I am having the same issue and can replicate it inside of a VSCode devcontainer. Including the torch.h or script.h files in any .h or .hpp file causes the gcc build process to freeze and the container crashes.

2 Likes

I thought I was the only one, so glad I finally found someone with the same issue. It’s like clockwork: as soon as I throw in either the torch.h or script.h files into any .h or .hpp file, the whole gcc build process just grinds to a halt. It’s like it’s hitting a brick wall every time.

2 Likes

Which versions of PyTorch are you using? I’ve tried every release from PyTorch 2.0.0 and PyTorch 2.2.2.

1 Like

I believe I was originally on version 2.0.1 and then I switched to the latest version 2.2.2.

1 Like

I tried PyTorch 2.2.2 first, then encountered the same issue with PyTorch 2.2.0.

2 Likes

This issue has been killing me. I am glad someone has finally reported it. The sooner it is fixed, the better.

2 Likes

I have the same issue. Has anyone found any sort of fix yet?

1 Like

I’m just wondering if moving those lines to your header file is making the compilation be much more memory-intensive and you’re running out of RAM.

While it is compiling, can you check your RAM usage (via top or htop or something)?

1 Like

Try reducing the amount of concurrent jobs in the build system.

As I can see you are using CMake + make

After you call CMake to generate the build files run make the -j flag and the amount of concurrent processes. By default make does 1 command at a time but something may be increasing that. You may have the cores but not the usable ram to tank the load.

If you limit ram with the -m flag it triggers the low memory killer of Linux when usage is over the limit.

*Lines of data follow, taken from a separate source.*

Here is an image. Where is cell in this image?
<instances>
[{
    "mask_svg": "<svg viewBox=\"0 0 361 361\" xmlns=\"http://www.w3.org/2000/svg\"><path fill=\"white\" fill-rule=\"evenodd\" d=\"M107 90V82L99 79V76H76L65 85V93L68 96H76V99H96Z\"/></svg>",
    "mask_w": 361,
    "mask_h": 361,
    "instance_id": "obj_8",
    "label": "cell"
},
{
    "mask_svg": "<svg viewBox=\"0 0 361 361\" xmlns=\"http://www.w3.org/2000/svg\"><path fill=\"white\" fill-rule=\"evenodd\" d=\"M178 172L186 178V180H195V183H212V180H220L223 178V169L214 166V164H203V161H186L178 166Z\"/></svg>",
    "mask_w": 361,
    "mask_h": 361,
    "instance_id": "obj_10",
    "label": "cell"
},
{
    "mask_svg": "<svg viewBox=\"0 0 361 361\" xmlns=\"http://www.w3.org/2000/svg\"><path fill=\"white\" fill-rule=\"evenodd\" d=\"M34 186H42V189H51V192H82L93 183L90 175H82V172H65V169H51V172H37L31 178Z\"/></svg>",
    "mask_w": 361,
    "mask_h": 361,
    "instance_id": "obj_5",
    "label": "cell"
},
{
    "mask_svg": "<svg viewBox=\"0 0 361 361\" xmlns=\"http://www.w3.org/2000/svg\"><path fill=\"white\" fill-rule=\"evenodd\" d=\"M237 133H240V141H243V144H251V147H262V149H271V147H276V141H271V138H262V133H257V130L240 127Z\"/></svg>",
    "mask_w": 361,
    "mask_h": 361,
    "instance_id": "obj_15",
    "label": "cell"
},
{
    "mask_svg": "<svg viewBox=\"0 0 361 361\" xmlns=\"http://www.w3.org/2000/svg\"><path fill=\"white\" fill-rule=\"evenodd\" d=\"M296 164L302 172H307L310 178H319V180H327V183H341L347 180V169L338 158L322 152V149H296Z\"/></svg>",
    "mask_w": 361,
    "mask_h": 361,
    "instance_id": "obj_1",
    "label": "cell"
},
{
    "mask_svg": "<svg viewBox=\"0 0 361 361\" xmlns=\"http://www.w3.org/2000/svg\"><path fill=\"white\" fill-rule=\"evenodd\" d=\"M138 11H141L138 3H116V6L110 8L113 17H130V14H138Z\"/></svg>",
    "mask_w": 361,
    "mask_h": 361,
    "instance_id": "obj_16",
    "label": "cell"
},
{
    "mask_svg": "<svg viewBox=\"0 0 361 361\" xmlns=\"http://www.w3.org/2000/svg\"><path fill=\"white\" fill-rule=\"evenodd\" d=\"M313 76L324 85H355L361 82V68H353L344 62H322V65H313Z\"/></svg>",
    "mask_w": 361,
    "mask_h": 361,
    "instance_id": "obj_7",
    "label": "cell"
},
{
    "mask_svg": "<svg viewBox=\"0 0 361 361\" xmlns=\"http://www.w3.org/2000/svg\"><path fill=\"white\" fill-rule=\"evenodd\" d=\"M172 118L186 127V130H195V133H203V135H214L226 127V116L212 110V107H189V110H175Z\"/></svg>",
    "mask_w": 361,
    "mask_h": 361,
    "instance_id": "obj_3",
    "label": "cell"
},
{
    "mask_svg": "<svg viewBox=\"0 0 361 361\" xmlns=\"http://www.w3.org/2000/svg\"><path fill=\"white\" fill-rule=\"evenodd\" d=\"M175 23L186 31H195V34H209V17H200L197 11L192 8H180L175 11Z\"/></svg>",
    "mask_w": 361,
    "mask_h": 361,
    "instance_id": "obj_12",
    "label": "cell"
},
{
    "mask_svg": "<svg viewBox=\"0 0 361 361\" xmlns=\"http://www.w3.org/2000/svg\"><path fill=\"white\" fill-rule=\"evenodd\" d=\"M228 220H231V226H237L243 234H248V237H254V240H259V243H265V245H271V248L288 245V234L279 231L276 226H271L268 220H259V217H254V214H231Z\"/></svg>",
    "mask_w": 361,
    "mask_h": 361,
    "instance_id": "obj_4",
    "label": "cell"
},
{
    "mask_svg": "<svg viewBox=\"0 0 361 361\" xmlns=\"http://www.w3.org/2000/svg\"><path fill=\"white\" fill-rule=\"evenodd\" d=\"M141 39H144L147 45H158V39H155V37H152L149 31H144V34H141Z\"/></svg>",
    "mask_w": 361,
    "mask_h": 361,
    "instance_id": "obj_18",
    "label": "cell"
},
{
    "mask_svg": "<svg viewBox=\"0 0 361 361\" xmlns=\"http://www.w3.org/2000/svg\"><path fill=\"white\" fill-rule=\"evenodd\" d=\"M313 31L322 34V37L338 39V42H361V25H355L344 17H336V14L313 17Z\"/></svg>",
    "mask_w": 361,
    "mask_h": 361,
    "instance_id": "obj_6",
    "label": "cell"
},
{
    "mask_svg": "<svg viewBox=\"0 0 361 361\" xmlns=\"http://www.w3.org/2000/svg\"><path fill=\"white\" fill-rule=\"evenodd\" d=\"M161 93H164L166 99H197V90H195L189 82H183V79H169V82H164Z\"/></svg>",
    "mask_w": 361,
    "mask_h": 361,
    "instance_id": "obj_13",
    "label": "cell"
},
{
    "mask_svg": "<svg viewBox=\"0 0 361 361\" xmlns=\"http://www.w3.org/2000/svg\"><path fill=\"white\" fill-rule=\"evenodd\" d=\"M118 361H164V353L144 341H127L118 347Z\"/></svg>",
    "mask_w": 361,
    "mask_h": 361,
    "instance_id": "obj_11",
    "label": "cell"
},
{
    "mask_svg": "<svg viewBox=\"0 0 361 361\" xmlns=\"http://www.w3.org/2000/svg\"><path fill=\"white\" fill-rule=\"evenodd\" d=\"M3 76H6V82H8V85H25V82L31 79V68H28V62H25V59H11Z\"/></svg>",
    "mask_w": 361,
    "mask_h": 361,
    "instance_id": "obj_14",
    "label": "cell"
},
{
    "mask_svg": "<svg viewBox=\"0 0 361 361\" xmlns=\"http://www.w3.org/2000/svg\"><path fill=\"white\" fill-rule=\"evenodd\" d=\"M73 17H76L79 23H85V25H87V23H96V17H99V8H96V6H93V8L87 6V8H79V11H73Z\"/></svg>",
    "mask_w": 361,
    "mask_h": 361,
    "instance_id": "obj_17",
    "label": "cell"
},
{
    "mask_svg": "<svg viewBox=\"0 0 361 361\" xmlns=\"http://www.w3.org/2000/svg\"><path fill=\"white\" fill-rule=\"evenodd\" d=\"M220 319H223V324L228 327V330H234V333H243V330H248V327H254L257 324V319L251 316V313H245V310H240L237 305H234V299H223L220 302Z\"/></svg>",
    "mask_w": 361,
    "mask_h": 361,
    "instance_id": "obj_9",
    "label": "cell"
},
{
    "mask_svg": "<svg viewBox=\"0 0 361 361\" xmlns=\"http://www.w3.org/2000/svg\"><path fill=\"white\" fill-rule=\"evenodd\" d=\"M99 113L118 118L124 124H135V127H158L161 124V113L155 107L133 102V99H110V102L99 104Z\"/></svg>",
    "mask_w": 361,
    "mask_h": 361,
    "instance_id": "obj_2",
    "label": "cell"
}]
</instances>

Compiling often uses much more RAM on the linking phase, so a symtom of this is the process failing just before the build finishes.

1 Like

How much RAM usage is normal when compiling a project with torch? I’m using libtorch to add the library to my project. My project isn’t very big, but takes much longer to compile sequentially, and I don’t think that building sequentially is a reasonable solution.

My machine has 64 gigs of RAM, and compiles in under a minute without issue when not including torch. Could there be something configured incorrectly in my Cmakelists with the way I’m including libtorch that causes the build to use so much memory?

Cmakelists.txt

So I have done some more testing and have noticed a few things.

  1. If I use cmake and then run just the make command it crashes maxing out both the CPU and RAM on my system.

  2. If I use cmake and then run make -j1 all the way up to make -j12 it works just fine and doesn’t crash my system. And the larger number I associate with the -j command the faster it builds.

And when it fails it fails before reaching the linking step typically when compiling the file(s) with the libtorch headers.